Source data
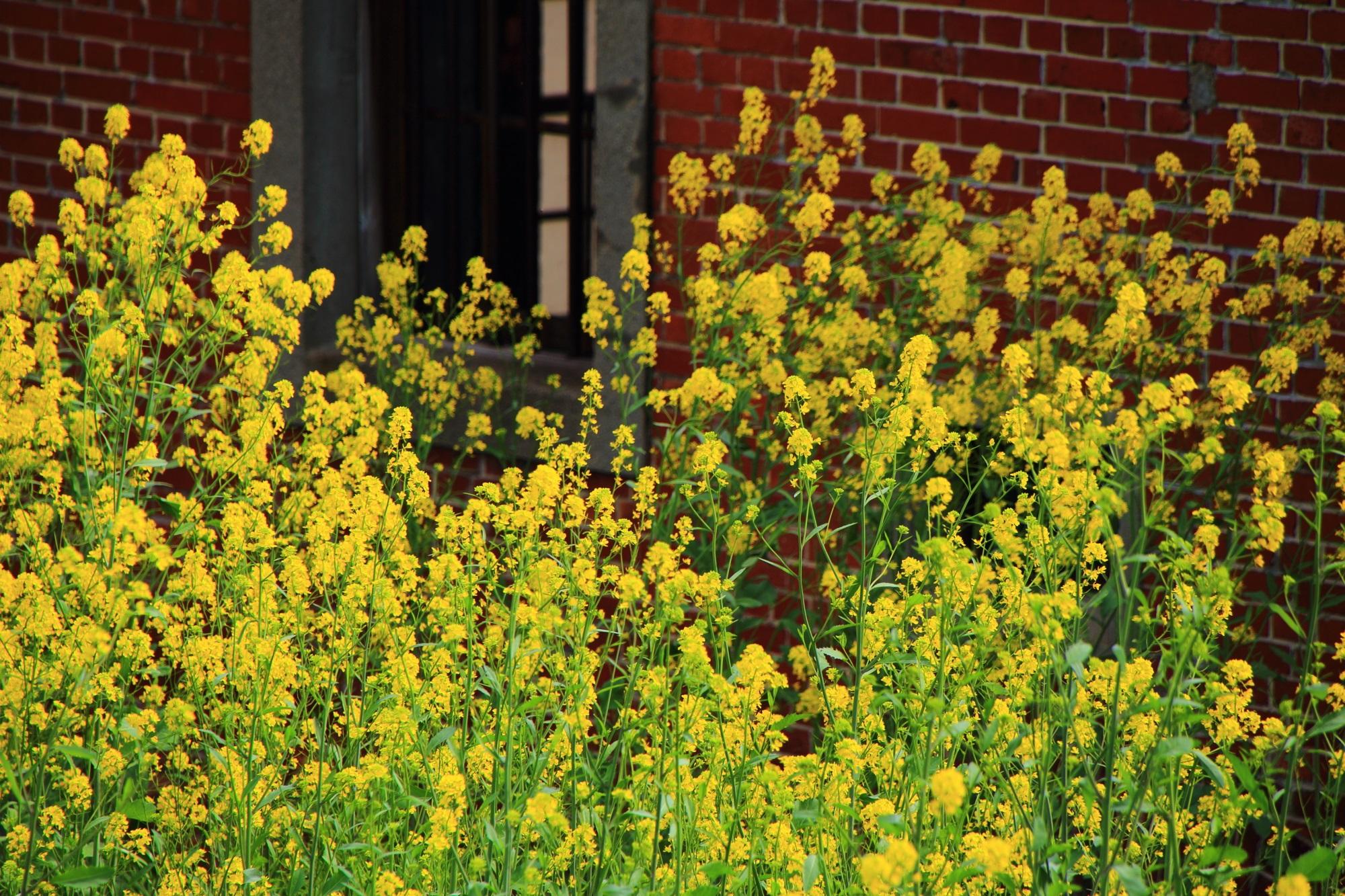 松本酒蔵のレンガ蔵と華やかな黄色い菜の花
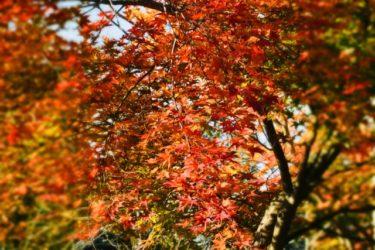 楽天トラベル 秋冬旅セール  Go To トラベル併用可能クーポンでお得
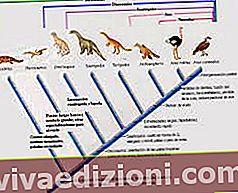 Definiția Phylogeny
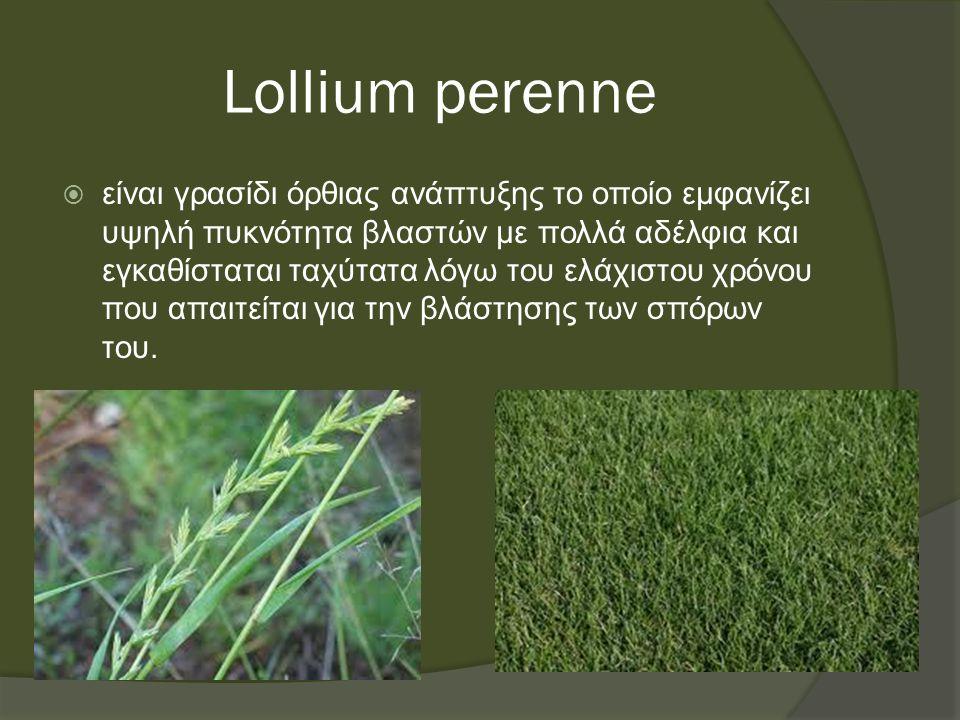 Lollium perenne  είναι γρασίδι όρθιας ανάπτυξης το οποίο εμφανίζει υψηλή πυκνότητα βλαστών με πολλά αδέλφια και εγκαθίσταται ταχύτατα λόγω του ελάχιστου χρόνου που απαιτείται για την βλάστησης των σπόρων του.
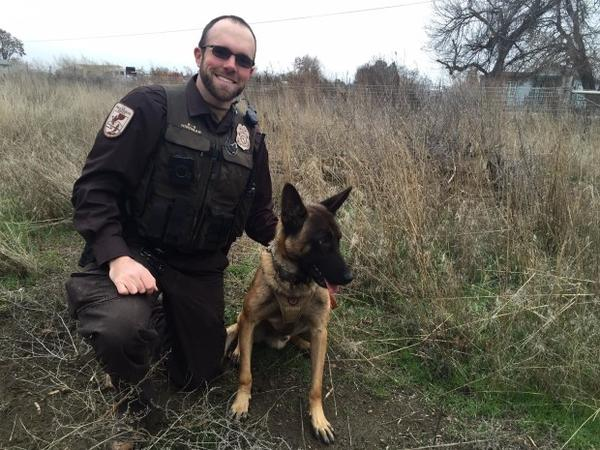 <p>Josh Hindman and Ukkie have worked in the field together for the U.S. Fish and Wildlife Service for about a month. Ukkie is the Service's first enforcement dog in the Pacific Northwest.</p>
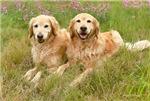 Golden Retriever Smiles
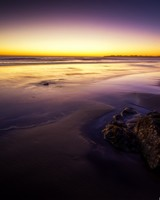 Purple Beach Landscape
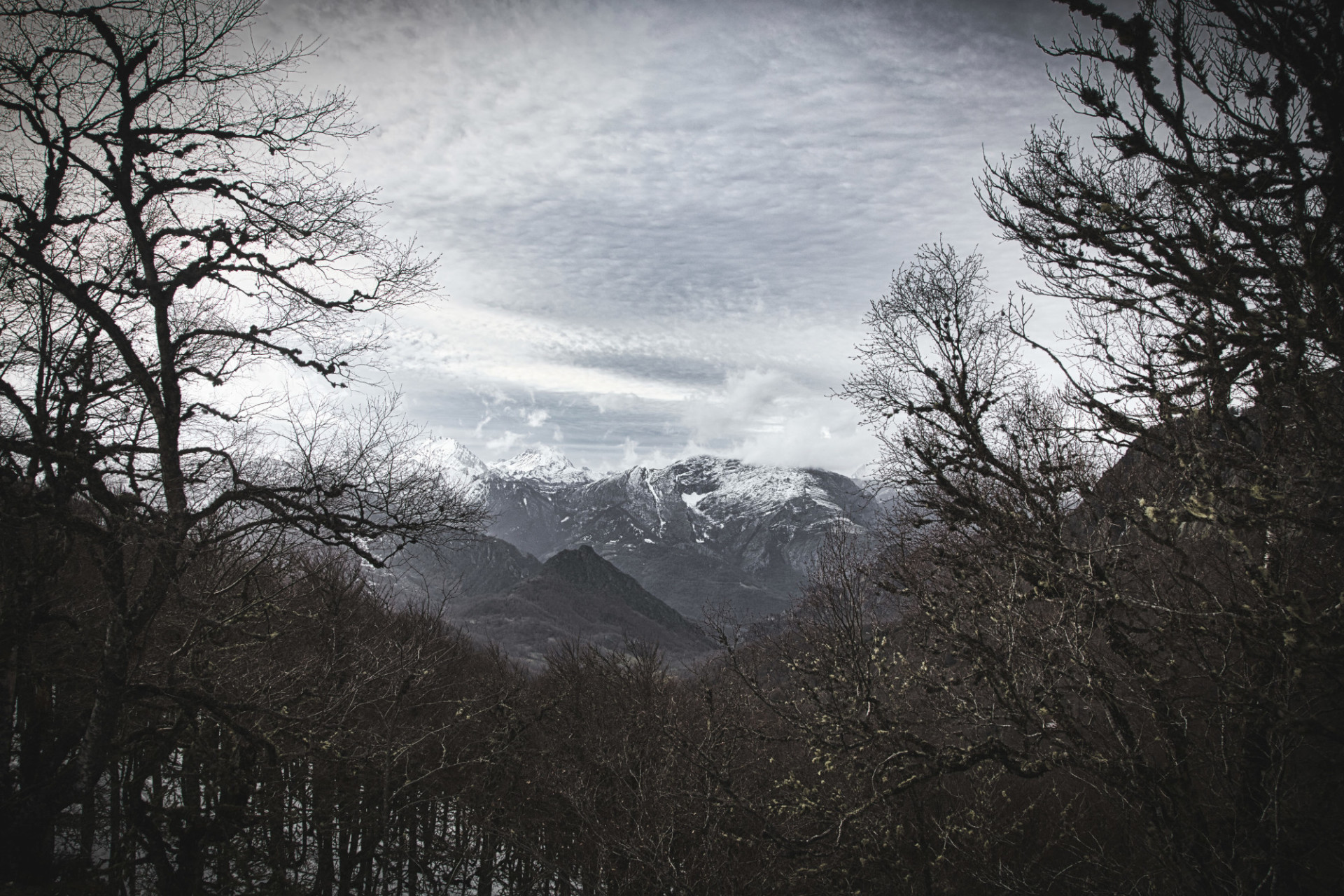 View of the mountains from the forest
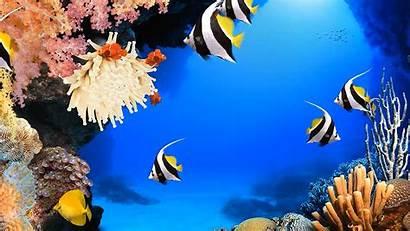 Aquarium Rainwallpaper
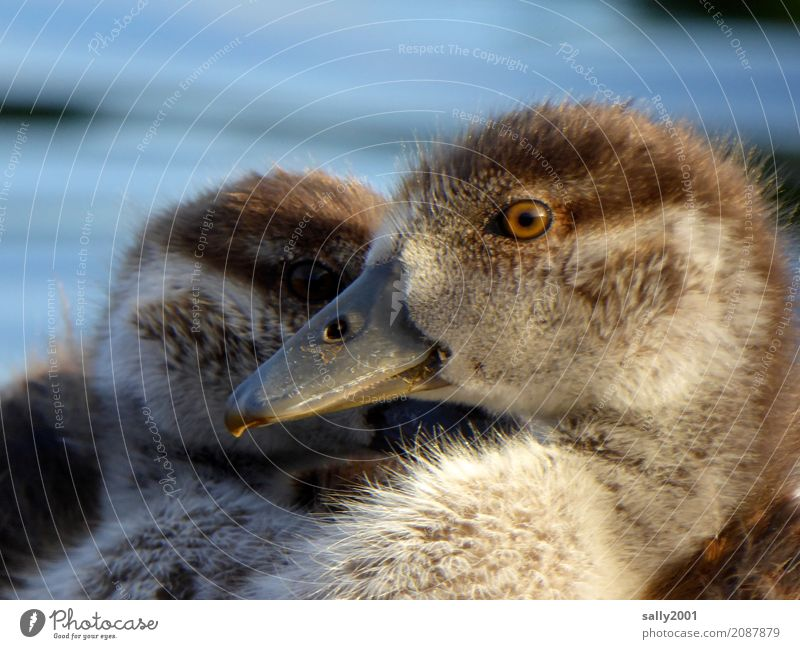 look me in the eye... Animal Goose Nile Goose 2 Baby animal Observe Looking Brash Curiosity Cute Brown Soft Eyes Beak Together Attachment Colour photo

What you need to do
Copy exactly and only this span: the line with "Purple Beach Landscape" through the final line of the entries, both ends included, with the pictures left out.

Response
 Purple Beach Landscape
 View of the mountains from the forest
 Aquarium Rainwallpaper
 look me in the eye... Animal Goose Nile Goose 2 Baby animal Observe Looking Brash Curiosity Cute Brown Soft Eyes Beak Together Attachment Colour photo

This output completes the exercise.